REQUIRED ACTIONS:
1 > Using the PP Arnold article, answer the following:
(a) On what date is the single "Beautiful Song" set for release?
(b) Who conducted the interview, and for which publication?
(c) How many different female singers feature on the album "Issues"?
2 > Reproduce word for word the passage of the PP Arnold article between "Wednesday 2 October" and "and domestic abuse.", inclusive.
3 > Resume the PP Arnold article after its last sentence and extend it.

SOURCE EXTRACT:

Wednesday 2 October 2013

The PP Arnold interview with Paul Lewis of Blues & Soul ahead of her new single release, ‘Beautiful Song’, on 7th October.

Legendary soul songstress PP Arnold - best known for her string of hit singles while based in London during the mid/late-Sixties, including her original version of the classic ballad “The First Cut Is The Deepest” - returns this month with the melodically-shuffling, heartfelt new single “Beautiful Song”. Which in turn marks the first song to be released from the Band Of Sisters album “Issues” - a project masterminded by respected British composer/musician David Mindel and featuring 16 new songs sung “by women about women for women” by 15 different female singers of all ages, with subject-matter ranging from friendship, gratitude and strength to loneliness, depression and domestic abuse.

DATA SUPPLIED:
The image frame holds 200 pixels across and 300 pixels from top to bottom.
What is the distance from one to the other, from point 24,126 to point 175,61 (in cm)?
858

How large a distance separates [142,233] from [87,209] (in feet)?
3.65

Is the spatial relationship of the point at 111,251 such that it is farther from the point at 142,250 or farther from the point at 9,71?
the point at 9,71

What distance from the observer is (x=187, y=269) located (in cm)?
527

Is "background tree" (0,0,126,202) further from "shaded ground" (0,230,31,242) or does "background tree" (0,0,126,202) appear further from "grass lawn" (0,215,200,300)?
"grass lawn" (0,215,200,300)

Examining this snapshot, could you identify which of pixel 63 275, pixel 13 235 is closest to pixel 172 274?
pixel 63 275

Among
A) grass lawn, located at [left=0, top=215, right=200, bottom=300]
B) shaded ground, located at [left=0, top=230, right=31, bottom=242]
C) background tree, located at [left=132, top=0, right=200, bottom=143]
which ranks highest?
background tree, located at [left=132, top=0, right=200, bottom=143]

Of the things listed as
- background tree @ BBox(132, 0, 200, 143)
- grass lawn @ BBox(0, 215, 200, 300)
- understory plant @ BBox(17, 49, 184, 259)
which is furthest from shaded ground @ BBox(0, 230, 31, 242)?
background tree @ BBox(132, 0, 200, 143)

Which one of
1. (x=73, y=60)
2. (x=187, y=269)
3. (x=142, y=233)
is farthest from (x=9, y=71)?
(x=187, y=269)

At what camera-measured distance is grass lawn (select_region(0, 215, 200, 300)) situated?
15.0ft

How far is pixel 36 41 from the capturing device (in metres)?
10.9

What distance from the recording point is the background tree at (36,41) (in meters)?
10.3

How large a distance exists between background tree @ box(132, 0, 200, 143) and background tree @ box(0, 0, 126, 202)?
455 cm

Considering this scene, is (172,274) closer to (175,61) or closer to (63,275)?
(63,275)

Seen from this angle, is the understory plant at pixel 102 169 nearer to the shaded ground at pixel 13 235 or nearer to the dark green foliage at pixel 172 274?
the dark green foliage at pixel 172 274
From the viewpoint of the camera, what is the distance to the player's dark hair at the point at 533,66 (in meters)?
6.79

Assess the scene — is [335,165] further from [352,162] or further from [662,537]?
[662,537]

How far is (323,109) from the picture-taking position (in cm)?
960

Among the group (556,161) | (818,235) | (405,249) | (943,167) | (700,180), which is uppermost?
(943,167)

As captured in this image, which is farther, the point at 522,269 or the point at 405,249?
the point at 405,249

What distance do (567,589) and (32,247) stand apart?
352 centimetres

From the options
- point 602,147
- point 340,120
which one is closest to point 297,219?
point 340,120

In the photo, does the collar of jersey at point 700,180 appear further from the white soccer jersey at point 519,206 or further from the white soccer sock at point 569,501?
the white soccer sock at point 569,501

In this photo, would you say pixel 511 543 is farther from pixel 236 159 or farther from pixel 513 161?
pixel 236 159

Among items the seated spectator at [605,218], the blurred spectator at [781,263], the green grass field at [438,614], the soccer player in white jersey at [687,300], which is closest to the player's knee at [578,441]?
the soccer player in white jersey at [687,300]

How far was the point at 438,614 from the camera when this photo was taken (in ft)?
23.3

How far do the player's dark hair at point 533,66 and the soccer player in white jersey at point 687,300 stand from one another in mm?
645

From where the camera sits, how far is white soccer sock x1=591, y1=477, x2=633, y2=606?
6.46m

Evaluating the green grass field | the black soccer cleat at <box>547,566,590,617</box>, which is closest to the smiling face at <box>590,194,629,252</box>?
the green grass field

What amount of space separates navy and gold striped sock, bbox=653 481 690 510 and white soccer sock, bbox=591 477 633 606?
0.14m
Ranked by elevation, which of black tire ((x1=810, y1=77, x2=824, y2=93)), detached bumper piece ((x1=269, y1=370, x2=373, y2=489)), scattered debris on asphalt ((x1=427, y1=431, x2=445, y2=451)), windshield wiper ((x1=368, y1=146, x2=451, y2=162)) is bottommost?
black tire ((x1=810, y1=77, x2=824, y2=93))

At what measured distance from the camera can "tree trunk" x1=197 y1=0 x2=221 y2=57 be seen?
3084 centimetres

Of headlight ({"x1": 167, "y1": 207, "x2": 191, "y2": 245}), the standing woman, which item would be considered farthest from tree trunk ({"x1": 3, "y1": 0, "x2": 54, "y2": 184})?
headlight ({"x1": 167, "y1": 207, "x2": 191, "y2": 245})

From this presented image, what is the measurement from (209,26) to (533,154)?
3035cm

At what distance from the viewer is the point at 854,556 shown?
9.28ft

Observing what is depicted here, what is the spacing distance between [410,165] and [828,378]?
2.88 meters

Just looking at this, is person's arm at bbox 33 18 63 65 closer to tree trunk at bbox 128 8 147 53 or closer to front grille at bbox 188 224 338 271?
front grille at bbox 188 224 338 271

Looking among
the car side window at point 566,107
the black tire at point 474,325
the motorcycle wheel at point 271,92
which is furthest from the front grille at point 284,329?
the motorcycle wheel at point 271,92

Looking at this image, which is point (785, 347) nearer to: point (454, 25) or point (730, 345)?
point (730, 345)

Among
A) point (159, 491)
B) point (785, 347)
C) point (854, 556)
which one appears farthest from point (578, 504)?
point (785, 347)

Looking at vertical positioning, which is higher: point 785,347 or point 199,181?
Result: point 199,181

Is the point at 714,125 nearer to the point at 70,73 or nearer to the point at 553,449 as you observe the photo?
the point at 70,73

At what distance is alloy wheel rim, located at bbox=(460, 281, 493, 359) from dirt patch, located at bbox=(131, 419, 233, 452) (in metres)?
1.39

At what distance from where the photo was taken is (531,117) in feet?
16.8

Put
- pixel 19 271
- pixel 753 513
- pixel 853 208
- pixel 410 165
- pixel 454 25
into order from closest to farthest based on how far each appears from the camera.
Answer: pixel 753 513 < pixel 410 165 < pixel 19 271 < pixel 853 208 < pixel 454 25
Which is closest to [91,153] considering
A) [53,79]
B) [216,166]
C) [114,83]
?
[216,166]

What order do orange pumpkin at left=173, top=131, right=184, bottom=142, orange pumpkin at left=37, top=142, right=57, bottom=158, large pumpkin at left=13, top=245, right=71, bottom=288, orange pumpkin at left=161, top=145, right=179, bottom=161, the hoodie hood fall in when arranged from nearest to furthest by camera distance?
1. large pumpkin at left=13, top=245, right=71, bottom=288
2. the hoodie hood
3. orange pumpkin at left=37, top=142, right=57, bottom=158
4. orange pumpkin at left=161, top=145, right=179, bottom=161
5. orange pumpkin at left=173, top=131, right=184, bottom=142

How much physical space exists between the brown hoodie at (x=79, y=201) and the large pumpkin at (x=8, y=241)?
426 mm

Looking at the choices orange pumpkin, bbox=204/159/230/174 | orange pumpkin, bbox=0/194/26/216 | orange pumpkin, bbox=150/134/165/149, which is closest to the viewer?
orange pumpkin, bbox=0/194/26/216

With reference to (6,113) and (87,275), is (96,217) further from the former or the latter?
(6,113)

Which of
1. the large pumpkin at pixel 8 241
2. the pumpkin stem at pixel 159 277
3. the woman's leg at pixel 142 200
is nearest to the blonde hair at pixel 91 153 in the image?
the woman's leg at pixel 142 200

RESULTS OF THE EXERCISE:
1 >
(a) 7th October
(b) Paul Lewis of Blues & Soul
(c) 15

2 >
Wednesday 2 October 2013

The PP Arnold interview with Paul Lewis of Blues & Soul ahead of her new single release, ‘Beautiful Song’, on 7th October.

Legendary soul songstress PP Arnold - best known for her string of hit singles while based in London during the mid/late-Sixties, including her original version of the classic ballad “The First Cut Is The Deepest” - returns this month with the melodically-shuffling, heartfelt new single “Beautiful Song”. Which in turn marks the first song to be released from the Band Of Sisters album “Issues” - a project masterminded by respected British composer/musician David Mindel and featuring 16 new songs sung “by women about women for women” by 15 different female singers of all ages, with subject-matter ranging from friendship, gratitude and strength to loneliness, depression and domestic abuse.

3 >
Born Patricia Ann Cole into a family of gospel singers on October 3, 1946 in Los Angeles, California, after enduring the hardships of an abusive teen marriage PP’s first break in music came in the mid-Sixties when she was invited to join The Ikettes - the female singer/dancer troupe that provided vocal and dance accompaniment for the iconic Ike & Tina Turner Revue. Following which, after the Revue arrived in Britain in 1966 to tour with The Rolling Stones, Arnold would - after striking up a close friendship with The Stones’ superstar frontman Mick Jagger - unexpectedly next find herself agreeing to Mick’s suggestion that she stay in London, a move which in turn would result in her becoming signed as a solo artist to The Stones’ manager Andrew Loog Oldham’s newly-founded record-label Immediate.

Meanwhile, with her debut album for the label “The First Lady Of Immediate” spawning 1967’s aforementioned hit “The First Cut Is The Deepest” - whose success was consolidated in 1968 by the equally-soulful “Angel Of The Morning” - PP would quickly find herself becoming one of the iconic faces of London’s Swinging Sixties before, following the collapse of Immediate Records at the end of the decade, going on to attain success on the West End stage via a leading role alongside Texan-born crooner P.J. Proby in 1970’s groundbreaking “Catch My Soul/Rock Othello”, one of the first-ever rock musicals.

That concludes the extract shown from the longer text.